Au regard des seules pièces versées aux débats par Mme [K] [F], il n’est pas possible de constater un changement dans sa situation financière justifiant une modification de la décision de la Commission de Surendettement.
Ainsi, sa capacité de remboursement sera maintenue à 87,19€
Sur le montant des dettes:
En l’absence de contestation sur le montant et la validité des créances, l’état du passif arrêté par la Commission est confirmé et s’établit à un montant total de 2 775,54€.
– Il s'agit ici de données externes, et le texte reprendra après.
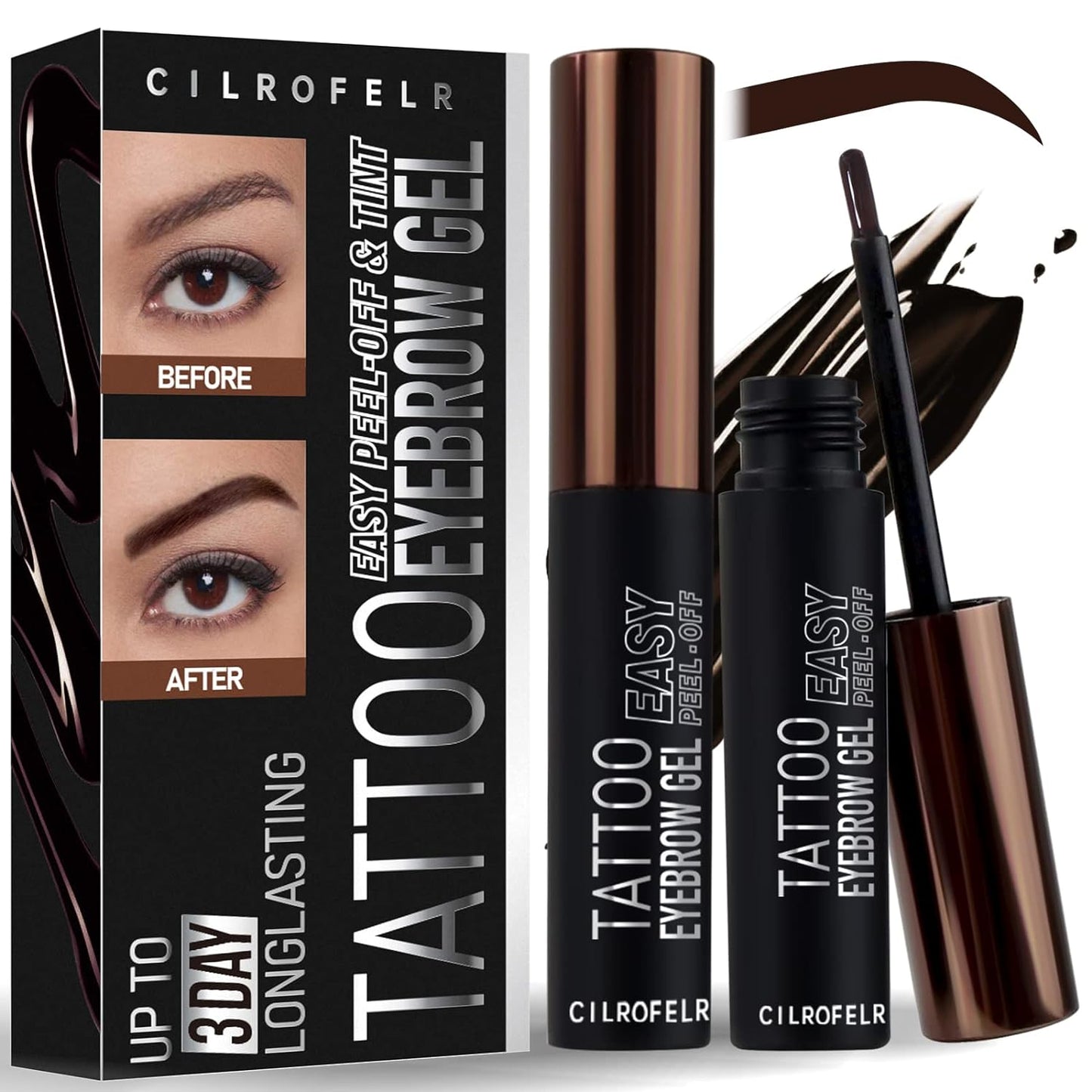 Cilrofelr Tattoo Peel Off Eyebrow Gel Tint, Semi Permanent Brow Tint, Last Up to 3 Days, Waterproof, Transfer-proof, For Fuller & Defined LookingÊBrows, Dark Brown (2 Pack)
Sur le contenu des mesures:
En l’absence de preuves de la modification de la situation financière de Mme [K] [F], il convient d’adopter les mesures imposées par la Commission de Surendettement, à savoir un rééchelonnement de tout ou partie des créances sur une durée maximum de 32 mois au taux de 0,00%.
Sur les dépens:
En principe, en cette matière où la saisine du Tribunal et la notification des décisions se font sans l’intervention d’un huissier et où le ministère d’avocat n’est pas obligatoire, il n’y a pas de dépens. En conséquence, les dépens éventuellement engagés par une partie resteront à sa charge.
PAR CES MOTIFS
La Vice-Présidente du Tribunal Judiciaire de Rennes, statuant en matière de surendettement, par jugement réputé contradictoire et en premier ressort,
RELÈVE la caducité de l’acte de saisine prononcé par jugement du 21 janvier 2025,
DÉCLARE recevable le recours de Mme [K] [F] et le REJETTE au fond,
FIXE le montant du passif de Mme [K] [F] à la somme de 2 775,45€, sous réserve des paiements éventuellement intervenus en cours de procédure,
MAINTIENT la capacité de remboursement de Mme [K] [F] à la somme de 87,19€,
ADOPTE les mesures imposées par la Commission de Surendettement des Particuliers à l’égard de Mme [K] [F],
ORDONNE, en conséquence, le rééchelonnement de tout ou partie des créances sur une durée maximum de 32 mois, au taux de 0,00%,
DIT qu’une copie du plan de remboursement établi par la Commission sera annexée au présent jugement,
DIT que la débitrice ne devra pas augmenter son endettement ou effectuer des actes de nature à aggraver sa situation financière pendant toute la durée du présent plan,
DIT qu’il appartiendra à Mme [K] [F], en cas de changement significatif de ses conditions de ressources à la hausse comme à la baisse, de ressaisir la Commission de Surendettement des Particuliers d’une nouvelle demande,
RAPPELLE que les créances telles que définitivement arrêtés par la Commission lors de l’établissement du passif ne peuvent avoir produit d’intérêts ou généré de pénalités de retard jusqu’à la mise en oeuvre du plan résultant de la présente décision,
RAPPELLE que la présente décision s’impose tant au créancier qu’à la débitrice et qu’ainsi, toutes autres modalités de paiement, tant amiables que forcées, seront suspendues pendant l’exécution du plan,
RAPPELLE qu’aucune voix d’exécution ne pourra être poursuivie contre les biens de Mme [K] [F] par le créancier partie à la procédure, pendant toute la durée d’exécution des mesures sauf à constater la caducité des mesures,
RAPPELLE qu’en cas de défaut de paiement d’une seule des échéances à sa date exacte, suivi d’une mise en demeure restée infructueuse pendant 15 jours à compter de sa première présentation ou de sa remise, l’ensemble du plan sera caduc et la totalité des sommes dues deviendra immédiatement exigible,
RAPPELLE que ces mesures sont signalées au Fichier des Incidents de paiement de remboursement des Crédits des Particuliers géré par la [6] et qu’une inscription sera maintenue pendant toute la durée du plan sans pouvoir excéder 5 ans,
RAPPELLE que la présente décision est exécutoire de plein droit,
RAPPELLE que les dépens éventuellement engagés par une partie resteront à sa charge,
DIT que la décision sera notifiée par lettre recommandée avec accusé de réception à Mme [K] [F] et aux créanciers, et par lettre simple à la Commission de Surendettement des Particuliers d’Ille et Vilaine.
La présente décision a été signée par Madame CASAGRANDE, Vice-Présidente et Madame BADUFLE, greffière présente lors de son prononcé.